While promoting Wonder Wheel, Kate Winslet has had to answer a lot of questions about Woody Allen. She’s been vocal in her adulation, and these recent comments to the Sydney Morning Herald, in particular, caught quite a bit of attention today.
“I think on some level Woody is a woman,” Winslet jokes as she ponders the question of just how the filmmaker continually creates such memorable female characters. “I just think he’s very in touch with that side of himself. He understands the female characters he creates exceptionally well,” she adds on a more serious note. “His female characters are always so rich and large and honest in terms of how they’re feeling and he just knows how to write dialogue for them to communicate all that.”
The idea of Allen as this empowering hero to women is a common one among actresses who work with him. Blake Lively made similar statements last year after working with the director on Café Society.
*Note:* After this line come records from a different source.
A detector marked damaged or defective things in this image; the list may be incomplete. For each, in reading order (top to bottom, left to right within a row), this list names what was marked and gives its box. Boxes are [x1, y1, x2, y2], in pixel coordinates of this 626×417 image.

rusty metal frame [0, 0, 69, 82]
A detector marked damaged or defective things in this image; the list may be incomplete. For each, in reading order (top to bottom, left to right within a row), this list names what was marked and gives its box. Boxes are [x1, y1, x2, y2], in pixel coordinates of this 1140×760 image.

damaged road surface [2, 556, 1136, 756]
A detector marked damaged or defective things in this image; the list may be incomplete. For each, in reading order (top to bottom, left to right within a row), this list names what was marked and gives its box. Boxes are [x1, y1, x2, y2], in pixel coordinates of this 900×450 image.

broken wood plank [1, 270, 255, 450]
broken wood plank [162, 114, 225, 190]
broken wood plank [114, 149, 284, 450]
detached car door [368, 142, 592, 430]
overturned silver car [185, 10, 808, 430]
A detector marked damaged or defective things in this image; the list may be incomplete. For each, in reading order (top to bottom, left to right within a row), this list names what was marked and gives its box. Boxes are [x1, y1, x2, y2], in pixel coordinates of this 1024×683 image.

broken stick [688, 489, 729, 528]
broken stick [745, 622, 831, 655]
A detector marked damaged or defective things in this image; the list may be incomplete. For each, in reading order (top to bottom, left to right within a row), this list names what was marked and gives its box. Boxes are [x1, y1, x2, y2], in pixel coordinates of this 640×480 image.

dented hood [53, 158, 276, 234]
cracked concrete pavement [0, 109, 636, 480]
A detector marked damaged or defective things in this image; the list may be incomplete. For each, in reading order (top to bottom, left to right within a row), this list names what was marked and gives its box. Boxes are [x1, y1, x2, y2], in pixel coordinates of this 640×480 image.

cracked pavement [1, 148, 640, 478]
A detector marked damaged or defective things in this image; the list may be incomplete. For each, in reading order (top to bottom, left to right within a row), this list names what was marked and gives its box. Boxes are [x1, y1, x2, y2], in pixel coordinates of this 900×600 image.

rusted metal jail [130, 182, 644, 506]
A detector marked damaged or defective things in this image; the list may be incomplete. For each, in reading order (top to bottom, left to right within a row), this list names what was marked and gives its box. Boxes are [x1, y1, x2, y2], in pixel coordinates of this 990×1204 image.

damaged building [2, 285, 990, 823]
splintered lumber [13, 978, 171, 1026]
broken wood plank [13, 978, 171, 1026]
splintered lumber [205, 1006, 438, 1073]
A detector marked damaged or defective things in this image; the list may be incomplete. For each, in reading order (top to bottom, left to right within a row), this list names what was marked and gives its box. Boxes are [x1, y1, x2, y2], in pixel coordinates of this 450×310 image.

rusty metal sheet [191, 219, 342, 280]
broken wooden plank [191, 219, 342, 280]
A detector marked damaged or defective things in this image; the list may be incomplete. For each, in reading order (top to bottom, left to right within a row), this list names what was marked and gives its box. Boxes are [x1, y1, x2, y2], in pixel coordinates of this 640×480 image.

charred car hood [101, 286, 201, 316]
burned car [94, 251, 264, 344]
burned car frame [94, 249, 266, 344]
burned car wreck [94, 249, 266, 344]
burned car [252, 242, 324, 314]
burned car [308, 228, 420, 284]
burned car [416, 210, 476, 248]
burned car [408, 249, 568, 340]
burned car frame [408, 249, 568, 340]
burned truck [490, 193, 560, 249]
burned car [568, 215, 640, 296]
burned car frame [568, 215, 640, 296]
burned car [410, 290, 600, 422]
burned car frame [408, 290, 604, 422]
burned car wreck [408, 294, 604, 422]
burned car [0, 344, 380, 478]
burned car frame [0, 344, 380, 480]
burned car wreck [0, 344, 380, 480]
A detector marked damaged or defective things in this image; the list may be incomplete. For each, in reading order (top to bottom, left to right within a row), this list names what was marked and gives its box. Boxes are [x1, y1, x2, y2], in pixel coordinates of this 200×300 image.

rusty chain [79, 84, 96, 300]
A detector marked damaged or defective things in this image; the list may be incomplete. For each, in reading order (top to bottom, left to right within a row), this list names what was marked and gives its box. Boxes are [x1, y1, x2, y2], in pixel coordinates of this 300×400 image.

It’s this kind of fawning praise Dylan Farrow, Allen’s daughter, wrote about in a scathing editorial for the Los Angeles Times today, calling out women like Winslet, Lively and Greta Gerwig, who appeared in Allen’s To Rome With Love and also chose the path of “it’s all very difficult to talk about” and electing not to try, but who were all effusive in support of those who came forward with allegations against Harvey Weinstein and the subsequent professional consequences he’s faced as a result
Farrow maintains that Allen sexually assaulted her when she was seven. In 2014, she penned an open letter in the New York Times describing the abuse and lifetime of gaslighting and judgment she and her mother, Mia Farrow, have faced.
Winslet in particular has been public with her feelings regarding Weinstein, noting her deliberate choice not to thank him when she won her Oscar for The Reader, and saying this of the producing behemoth and those who spoke out against him:
“This kind of treatment of any workplace is utterly unacceptable. And hopefully what will happen is that more women will feel compelled to come forward — these women are victims of crime by a man who was always impossible to deal with. I hope that Harvey Weinstein absolutely is punished within the fullest extent of the law should that be the case.”
When asked about abuse allegations against Allen by the New York Times in September, however, Winslet responded with a statement that almost instantly caught fire on social media:
“Of course one thinks about it. But at the same time, I didn’t know Woody and I don’t know anything about that family. As the actor in the film, you just have to step away and say, I don’t know anything, really, and whether any of it is true or false. Having thought it all through, you put it to one side and just work with the person. Woody Allen is an incredible director. So is Roman Polanski. I had an extraordinary working experience with both of those men, and that’s the truth.”
Polanski, for those unaware, was arrested in 1977 for drugging and raping a 13-year-old girl. Facing conviction, he fled to France and has never returned to the United States.
As Hollywood bad man after Hollywood bad man at long lasts faces some form of consequence for his actions — even if that consequence is only to his wallet and public image — the stories being ignored are made more vivid. And that’s certainly the case with Allen, especially for Dylan Farrow.
Although the culture seems to be shifting rapidly, my allegation is apparently still just too complicated, too difficult, too “dangerous,” to use Lively’s term, to confront.
The truth is hard to deny but easy to ignore. It breaks my heart when women and men I admire work with Allen, then refuse to answer questions about it. It meant the world to me when Ellen Page said she regretted working with Allen, and when actresses Jessica Chastain and Susan Sarandon told the world why they never would.